Piecing Together Six Perspectives
As a newly unified platform, no one person fully understood all six companies' products or industries. I received rough sketches, vague descriptions, and conflicting opinions on page structure. Every conversation revealed a different truth.
To make sense of the chaos, I listened for patterns— where ideas overlapped, where they clashed, and where they could coexist. My role became part translator, part systems thinker.
So I treated the process like a lab:
- Wireframe experiments to test hierarchy and structure
- Multiple visual directions to pressure-test assumptions
- A combined "frankensteined" design once patterns emerged
- Iterations guided by regular cross-company reviews
- Click-through prototypes to stress-test usability and navigation
Each round surfaced new insights. I had to separate personal preference from structural needs, distinguishing what was tied to brand identity versus what was simply habit. Where individuality mattered, I preserved it. Where consistency mattered more, I proposed platform-level solutions.
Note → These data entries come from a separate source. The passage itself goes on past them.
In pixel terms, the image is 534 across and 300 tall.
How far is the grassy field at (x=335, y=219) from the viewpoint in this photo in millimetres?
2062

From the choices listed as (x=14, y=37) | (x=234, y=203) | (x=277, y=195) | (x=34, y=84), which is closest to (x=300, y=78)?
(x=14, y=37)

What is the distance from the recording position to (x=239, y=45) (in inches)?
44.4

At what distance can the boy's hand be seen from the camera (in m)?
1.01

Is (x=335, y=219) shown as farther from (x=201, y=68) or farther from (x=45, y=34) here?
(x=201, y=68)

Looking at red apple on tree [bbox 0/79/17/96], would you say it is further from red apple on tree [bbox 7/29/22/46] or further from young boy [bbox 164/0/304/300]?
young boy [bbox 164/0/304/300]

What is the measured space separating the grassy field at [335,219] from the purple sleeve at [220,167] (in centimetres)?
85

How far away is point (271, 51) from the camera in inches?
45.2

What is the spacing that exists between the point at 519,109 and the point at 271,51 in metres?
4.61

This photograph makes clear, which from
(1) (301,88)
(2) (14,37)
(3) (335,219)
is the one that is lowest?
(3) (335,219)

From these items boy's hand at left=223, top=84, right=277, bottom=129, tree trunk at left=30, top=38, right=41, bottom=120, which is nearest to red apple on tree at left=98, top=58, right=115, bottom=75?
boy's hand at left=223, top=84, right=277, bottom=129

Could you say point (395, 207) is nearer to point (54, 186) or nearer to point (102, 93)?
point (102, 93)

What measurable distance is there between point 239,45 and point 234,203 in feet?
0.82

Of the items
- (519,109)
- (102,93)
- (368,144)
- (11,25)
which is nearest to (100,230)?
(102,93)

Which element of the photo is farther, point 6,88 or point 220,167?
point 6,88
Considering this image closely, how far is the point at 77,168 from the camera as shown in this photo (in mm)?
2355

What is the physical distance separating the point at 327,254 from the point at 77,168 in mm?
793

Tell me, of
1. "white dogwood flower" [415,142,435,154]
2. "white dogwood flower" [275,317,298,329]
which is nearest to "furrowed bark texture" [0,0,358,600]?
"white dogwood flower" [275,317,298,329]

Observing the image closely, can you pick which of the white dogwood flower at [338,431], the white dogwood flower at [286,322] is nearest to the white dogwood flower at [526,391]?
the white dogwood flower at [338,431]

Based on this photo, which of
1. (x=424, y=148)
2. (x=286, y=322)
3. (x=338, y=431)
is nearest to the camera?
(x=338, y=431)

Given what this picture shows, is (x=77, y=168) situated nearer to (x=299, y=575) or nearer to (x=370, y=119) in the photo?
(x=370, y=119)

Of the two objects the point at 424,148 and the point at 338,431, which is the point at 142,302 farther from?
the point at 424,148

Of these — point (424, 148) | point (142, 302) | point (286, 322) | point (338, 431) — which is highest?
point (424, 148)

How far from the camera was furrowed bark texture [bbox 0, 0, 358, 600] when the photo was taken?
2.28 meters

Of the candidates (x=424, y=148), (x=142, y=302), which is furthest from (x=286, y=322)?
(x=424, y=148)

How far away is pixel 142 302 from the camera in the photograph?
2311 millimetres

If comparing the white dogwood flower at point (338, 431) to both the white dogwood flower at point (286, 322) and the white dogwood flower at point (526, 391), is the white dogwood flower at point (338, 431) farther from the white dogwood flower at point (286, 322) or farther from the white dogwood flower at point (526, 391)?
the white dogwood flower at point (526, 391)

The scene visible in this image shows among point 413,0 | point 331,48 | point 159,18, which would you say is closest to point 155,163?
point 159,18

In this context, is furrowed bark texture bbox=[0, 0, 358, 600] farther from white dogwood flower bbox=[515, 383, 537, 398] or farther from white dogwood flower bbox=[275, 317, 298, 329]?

Balancing these two forces became the backbone of the project.
Fig 1: Home wireframe
Design Can Be Beautiful And Accessible
A major early tension was color. Each company wanted their brand colors preserved and displayed in large, bold gradients, but most failed Web Content Accessibility Guidelines when contrasted with text and other important UI elements. Their vision looked beautiful, but would be inaccessible for many users.
Rather than degrade their aesthetic goals, I reframed accessibility as a design constraint that encourages creative exploration rather than limits it. I introduced three design directions that varied in gradient shapes and sizes, each one an accessible alternative to their original vision.
What surprised me was how quickly the conversation shifted. Once they saw accessible designs that still looked beautiful, the pushback faded. Beauty became less about color preference and more about inclusivity.
This reminded me that a designer's job isn't just to execute, it's also advocacy.
Fig 2: Home v.1 mid-fidelity design
When One Size Doesn't Fit All
As the visual direction solidified, I worked with marketing leaders across the companies to untangle the underlying content structure. With hundreds of products— each with different specs, industries, subindustries, and page requirements— the team had no unified map.
Some labeled the same industries differently.
Some required more product details than others.
And our content management system, Sitefinity, relied on templates, not bespoke pages.
A significant part of my role as web developer in this project was to set up Sitefinity so that the marketing team could easily populate and maintain the website independently. This meant constant iteration. As content was added, templates were revised, restructured, or simplified.
Approaching a solution without a perfect plan was uncomfortable for me, but it taught me that meaningful design isn't always linear. Sometimes it's messy, and requires letting go of perfection in favor of progress.
Fig 3: Home v.3 mid-fidelity design
Final Design
Outcomes
- I learned how to experiment quickly, show the team real options, and guide them toward alignment.
- I got better at advocating for accessibility in a way that felt collaborative, not corrective.
- I developed more confidence navigating ambiguity and the emotional dynamics that come with it.